Here's an interesting idea that could explain some of the more puzzling features of our universe.

Cosmologists have long found evidence that the universe began in a big bang event and then expanded equally in all directions to become the cosmos we see today. They can see that distant galaxies are moving away from us, suggesting that the universe is expanding, and they can even see the echo of the big bang that caused this expansion.

That this echo seems evenly distributed around us has helped to back up the idea that we live in an ordinary part of the Universe that is more or less the same as every other part.

Neat and simple!

But in recent years, a number of strange observations have begun to make cosmologists think again. First, they've discovered that the universe is not just expanding but accelerating away form us. The evidence comes from observations of distant supernovas. And second, they've found that a closer examination of the echo of the big bang shows that it isn't evenly distributed at all but stronger in some directions than in others, the so-called Axis of Evil.

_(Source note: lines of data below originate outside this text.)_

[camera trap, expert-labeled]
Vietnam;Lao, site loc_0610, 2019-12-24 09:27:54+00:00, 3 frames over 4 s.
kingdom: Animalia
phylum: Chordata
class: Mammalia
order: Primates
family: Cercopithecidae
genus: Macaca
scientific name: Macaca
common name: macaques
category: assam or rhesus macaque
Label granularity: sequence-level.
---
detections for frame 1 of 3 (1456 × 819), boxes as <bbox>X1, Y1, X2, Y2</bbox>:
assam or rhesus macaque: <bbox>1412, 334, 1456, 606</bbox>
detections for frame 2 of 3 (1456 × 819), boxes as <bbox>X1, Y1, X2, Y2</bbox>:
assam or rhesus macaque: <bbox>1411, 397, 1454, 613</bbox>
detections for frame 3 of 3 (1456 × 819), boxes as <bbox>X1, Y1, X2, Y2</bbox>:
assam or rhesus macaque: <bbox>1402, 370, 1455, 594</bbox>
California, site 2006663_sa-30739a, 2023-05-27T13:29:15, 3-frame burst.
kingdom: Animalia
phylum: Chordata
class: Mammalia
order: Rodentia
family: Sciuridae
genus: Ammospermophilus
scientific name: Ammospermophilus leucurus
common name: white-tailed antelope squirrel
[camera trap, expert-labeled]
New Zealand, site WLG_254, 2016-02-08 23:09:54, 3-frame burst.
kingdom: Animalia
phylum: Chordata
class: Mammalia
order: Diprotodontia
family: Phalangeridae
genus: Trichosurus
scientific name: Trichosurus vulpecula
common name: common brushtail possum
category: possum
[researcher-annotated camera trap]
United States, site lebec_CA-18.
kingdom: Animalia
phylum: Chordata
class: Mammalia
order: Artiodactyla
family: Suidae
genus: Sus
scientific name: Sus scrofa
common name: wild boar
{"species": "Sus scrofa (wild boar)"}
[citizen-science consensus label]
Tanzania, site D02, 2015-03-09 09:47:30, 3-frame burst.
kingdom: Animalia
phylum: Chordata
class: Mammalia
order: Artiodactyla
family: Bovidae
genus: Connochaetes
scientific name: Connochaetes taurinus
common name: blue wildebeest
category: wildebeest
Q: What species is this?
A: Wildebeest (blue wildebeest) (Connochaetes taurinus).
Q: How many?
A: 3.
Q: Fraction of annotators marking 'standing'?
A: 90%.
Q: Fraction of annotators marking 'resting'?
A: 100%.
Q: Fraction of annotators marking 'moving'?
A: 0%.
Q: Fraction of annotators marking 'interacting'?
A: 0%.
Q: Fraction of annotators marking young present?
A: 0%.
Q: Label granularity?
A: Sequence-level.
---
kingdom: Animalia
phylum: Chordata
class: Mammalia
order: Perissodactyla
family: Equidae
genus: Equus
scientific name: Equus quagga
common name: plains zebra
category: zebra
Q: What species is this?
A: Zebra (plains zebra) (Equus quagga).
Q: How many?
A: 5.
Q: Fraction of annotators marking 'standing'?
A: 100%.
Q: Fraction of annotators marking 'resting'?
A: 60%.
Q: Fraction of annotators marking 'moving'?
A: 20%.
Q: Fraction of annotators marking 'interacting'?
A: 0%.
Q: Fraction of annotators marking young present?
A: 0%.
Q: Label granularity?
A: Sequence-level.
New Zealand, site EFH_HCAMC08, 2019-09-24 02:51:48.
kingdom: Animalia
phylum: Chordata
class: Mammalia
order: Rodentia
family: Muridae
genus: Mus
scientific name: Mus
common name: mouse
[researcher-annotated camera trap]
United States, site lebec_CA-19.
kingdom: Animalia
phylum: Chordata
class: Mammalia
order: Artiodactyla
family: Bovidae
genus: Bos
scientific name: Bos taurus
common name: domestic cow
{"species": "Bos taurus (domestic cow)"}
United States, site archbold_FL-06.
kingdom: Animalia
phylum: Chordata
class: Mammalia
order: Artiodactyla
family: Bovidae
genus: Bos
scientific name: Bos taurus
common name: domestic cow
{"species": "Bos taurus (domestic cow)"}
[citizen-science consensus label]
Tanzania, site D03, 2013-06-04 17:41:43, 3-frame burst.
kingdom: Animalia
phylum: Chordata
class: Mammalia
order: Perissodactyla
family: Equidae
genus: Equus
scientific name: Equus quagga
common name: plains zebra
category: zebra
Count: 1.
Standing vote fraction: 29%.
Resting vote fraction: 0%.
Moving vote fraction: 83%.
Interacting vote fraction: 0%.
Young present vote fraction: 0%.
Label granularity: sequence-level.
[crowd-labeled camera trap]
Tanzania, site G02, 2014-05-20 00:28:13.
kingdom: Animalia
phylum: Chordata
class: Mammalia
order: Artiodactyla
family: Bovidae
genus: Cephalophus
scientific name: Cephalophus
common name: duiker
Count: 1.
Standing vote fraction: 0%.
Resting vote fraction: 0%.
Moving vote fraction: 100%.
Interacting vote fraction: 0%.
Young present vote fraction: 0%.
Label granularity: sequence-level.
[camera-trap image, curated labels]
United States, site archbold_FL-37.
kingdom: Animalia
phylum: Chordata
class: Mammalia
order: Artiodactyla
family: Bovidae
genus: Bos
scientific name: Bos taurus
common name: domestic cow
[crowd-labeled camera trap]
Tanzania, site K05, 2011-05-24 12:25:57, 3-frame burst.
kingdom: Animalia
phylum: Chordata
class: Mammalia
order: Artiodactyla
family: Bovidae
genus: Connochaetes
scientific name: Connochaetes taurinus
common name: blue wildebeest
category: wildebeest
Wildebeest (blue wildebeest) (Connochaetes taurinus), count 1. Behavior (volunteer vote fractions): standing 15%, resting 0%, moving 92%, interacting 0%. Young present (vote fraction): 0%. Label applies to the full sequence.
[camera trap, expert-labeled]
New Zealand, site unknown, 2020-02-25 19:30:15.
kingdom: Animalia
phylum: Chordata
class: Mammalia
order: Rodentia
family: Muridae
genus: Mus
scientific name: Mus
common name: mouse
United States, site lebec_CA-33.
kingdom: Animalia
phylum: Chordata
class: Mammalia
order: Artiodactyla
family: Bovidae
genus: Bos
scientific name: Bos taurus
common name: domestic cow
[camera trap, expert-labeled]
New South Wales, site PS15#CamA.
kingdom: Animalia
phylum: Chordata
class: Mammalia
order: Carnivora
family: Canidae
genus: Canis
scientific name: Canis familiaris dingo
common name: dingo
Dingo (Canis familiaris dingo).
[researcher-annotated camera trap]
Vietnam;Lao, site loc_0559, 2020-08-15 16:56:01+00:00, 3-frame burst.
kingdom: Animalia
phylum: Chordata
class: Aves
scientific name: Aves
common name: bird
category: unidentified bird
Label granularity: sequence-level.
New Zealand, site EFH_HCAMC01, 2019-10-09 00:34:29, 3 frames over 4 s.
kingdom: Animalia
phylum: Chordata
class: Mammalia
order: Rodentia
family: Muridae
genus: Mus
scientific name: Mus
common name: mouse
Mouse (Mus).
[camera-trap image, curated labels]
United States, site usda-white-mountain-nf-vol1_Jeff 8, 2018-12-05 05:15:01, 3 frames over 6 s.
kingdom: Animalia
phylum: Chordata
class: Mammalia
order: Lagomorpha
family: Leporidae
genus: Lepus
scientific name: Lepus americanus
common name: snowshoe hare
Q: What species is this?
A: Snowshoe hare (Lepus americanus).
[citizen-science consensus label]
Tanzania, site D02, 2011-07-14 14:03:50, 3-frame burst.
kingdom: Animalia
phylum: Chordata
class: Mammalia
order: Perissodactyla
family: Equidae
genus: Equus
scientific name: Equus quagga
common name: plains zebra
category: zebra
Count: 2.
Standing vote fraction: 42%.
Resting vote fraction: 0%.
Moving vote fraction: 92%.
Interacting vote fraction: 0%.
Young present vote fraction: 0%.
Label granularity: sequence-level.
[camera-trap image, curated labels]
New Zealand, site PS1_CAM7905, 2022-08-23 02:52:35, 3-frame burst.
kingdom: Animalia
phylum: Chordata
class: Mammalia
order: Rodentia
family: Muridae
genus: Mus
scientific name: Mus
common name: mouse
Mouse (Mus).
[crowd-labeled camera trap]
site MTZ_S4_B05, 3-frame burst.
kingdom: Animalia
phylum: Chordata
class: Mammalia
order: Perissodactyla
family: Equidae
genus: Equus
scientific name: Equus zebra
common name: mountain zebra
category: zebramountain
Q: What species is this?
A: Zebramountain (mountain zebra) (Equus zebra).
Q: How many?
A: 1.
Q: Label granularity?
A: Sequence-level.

Nobody has come up for a satisfactory explanation of these observations, which leaves physicists in a bind. Not least because the observations imply that the universe is not more or less the same everywhere, that there are preferred directions and that the laws of physics may be different elsewhere in ways that are hard ot imagine and even more difficult to measure.

That's not so neat and not so simple.

Today, however, Edmund Schluessel at Cardiff University in Wales says that gravitational waves can explain all these observations. These are waves in the fabric of spacetime created by momentous events such as the collision of black holes and even the big bang itself.